## RECORDS FOR PROCESSING
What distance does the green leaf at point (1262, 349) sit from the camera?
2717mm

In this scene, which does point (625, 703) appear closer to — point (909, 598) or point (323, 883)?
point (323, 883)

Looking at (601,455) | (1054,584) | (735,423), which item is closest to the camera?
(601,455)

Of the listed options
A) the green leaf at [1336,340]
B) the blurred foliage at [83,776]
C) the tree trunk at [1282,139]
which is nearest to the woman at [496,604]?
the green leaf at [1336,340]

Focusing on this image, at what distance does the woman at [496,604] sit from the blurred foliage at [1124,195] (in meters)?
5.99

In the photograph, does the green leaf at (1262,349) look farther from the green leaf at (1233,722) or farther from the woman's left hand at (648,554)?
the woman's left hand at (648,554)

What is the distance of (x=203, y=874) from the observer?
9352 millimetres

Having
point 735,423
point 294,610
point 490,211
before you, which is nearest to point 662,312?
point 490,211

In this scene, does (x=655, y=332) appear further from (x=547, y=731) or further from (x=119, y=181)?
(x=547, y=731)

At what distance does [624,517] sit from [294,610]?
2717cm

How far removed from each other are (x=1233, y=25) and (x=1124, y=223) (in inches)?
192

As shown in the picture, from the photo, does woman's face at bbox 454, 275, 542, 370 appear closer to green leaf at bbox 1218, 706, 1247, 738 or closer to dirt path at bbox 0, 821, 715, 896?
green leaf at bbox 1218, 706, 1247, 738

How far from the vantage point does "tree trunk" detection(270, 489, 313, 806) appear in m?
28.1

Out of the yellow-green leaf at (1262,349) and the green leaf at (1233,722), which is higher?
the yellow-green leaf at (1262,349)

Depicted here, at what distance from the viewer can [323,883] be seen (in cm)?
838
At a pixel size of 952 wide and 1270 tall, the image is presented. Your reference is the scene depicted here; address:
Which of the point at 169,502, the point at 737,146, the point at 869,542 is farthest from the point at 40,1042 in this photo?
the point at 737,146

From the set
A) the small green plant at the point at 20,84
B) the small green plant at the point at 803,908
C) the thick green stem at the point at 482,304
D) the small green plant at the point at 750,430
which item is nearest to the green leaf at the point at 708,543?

## EXERCISE BRIEF
Format the records above, from the line containing "In the photograph, does" through the line containing "9352 millimetres", as a Markdown table with columns No. and Line. Give one numbered row per line and skip blank lines.

## RESPONSE FOR THIS EXERCISE
| No. | Line |
|---|---|
| 1 | In the photograph, does the green leaf at (1262,349) look farther from the green leaf at (1233,722) or farther from the woman's left hand at (648,554)? |
| 2 | the woman's left hand at (648,554) |
| 3 | What is the distance of (x=203, y=874) from the observer? |
| 4 | 9352 millimetres |